A Mother, a Child, and the Shadow History of Adoption
By Gabrielle Glaser
Much has been written recently about what went wrong in the adoption world between 1950 and 1975, a period known as the “Baby Scoop Era” when the number of domestic adoptions exploded to, by some estimates, nearly four million. One agency receiving particular scrutiny in the post-mortem is Louise Wise Services, a now-defunct entity that promised to match “blue-ribbon” Jewish babies with “good” Jewish homes in the aftermath of the Holocaust. The 2018 documentary “Three Identical Strangers,” about triplets deliberately separated as part of that agency’s nature-versus-nurture “research,” is the most visible example of the growing realization that old-style adoption was not always what it seemed.

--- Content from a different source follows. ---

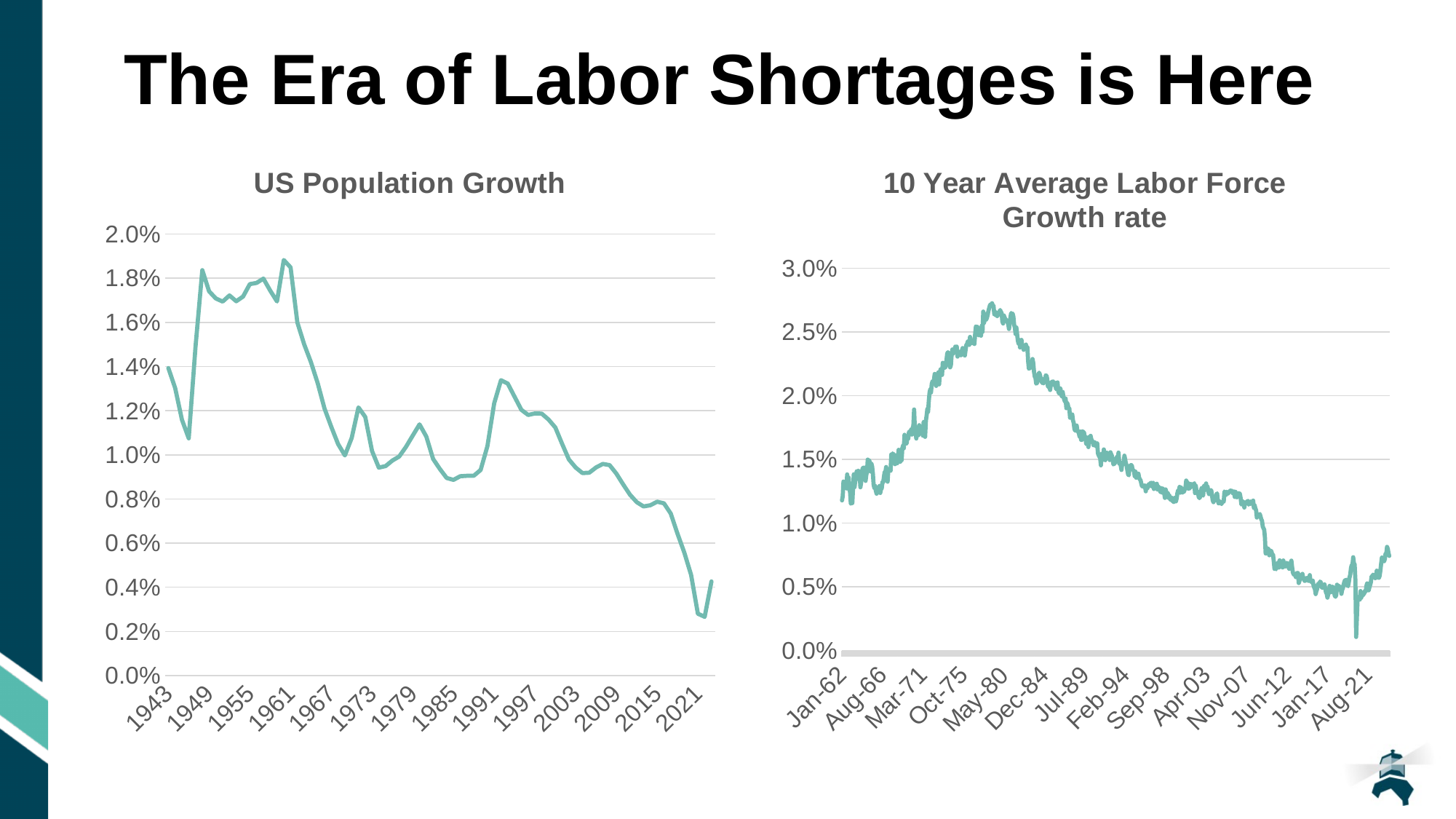
In the 'US Population Growth' chart, is the value for 1961 larger or smaller than the value for 2021? larger In the '10 Year Average Labor Force Growth rate' chart, is the value at Jan-17 greater or less than 1.0%? less In the 'US Population Growth' chart, around which labelled year does the line reach its highest value? 1961 What kind of chart is the 'US Population Growth' chart? Line chart How many year labels are shown on the x axis of the 'US Population Growth' chart? 14 In the '10 Year Average Labor Force Growth rate' chart, around which labelled date does the line peak? May-80 In the 'US Population Growth' chart, is the value for 2015 greater or less than 1.0%? less In the '10 Year Average Labor Force Growth rate' chart, does the line generally rise or fall between May-80 and Jan-17? fall What kind of chart is the '10 Year Average Labor Force Growth rate' chart? Line chart In the '10 Year Average Labor Force Growth rate' chart, is the value at May-80 greater or less than 2.5%? greater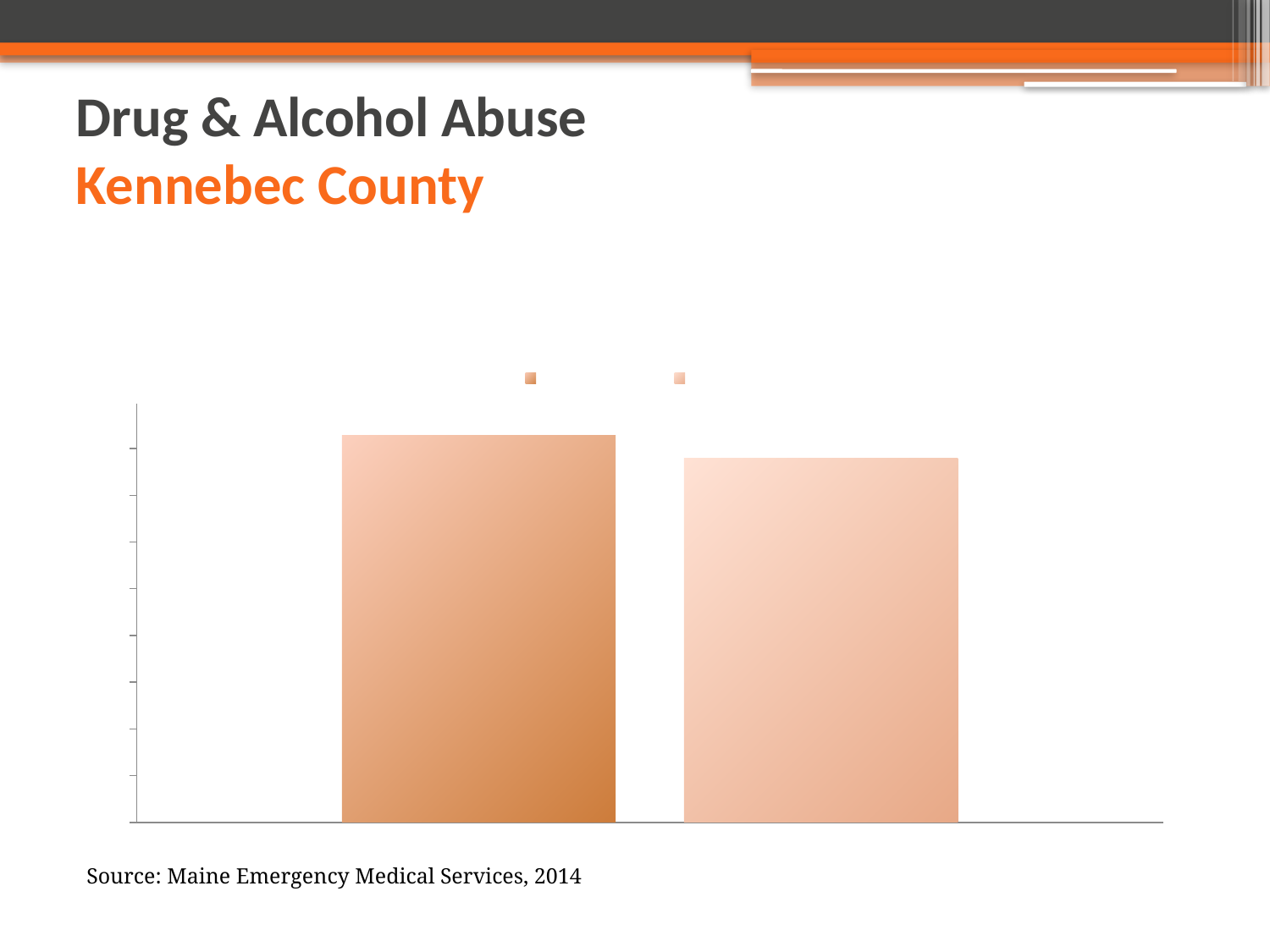
Which bar in the chart is the tallest? the left bar What kind of chart is shown on the slide? bar chart How many bars are plotted in the chart? 2 How many entries does the chart's legend show? 2 What source is cited below the chart? Maine Emergency Medical Services, 2014 Which bar is taller, the left bar or the right bar? the left bar Which county is named in the slide title above the chart? Kennebec County Which bar in the chart is the shortest? the right bar Do the bar heights rise or fall from left to right across the chart? fall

“American Baby: A Mother, a Child, and the Shadow History of Adoption,” by the veteran journalist Gabrielle Glaser, is the latest addition to this body of work, and the most comprehensive and damning one. Like “Three Identical Strangers,” Glaser tells a singular story to illuminate a universal truth. There are no one-in-a-million triplets here, just a teenage girl and a baby, who could be any young mother, any infant son. In fact, Glaser argues, Margaret Erle Katz and her son David Rosenberg are every sealed, secretive adoption, and in their intimate tale are the seeds of today’s adoption practices and parenting norms, as our past continually redefines our present.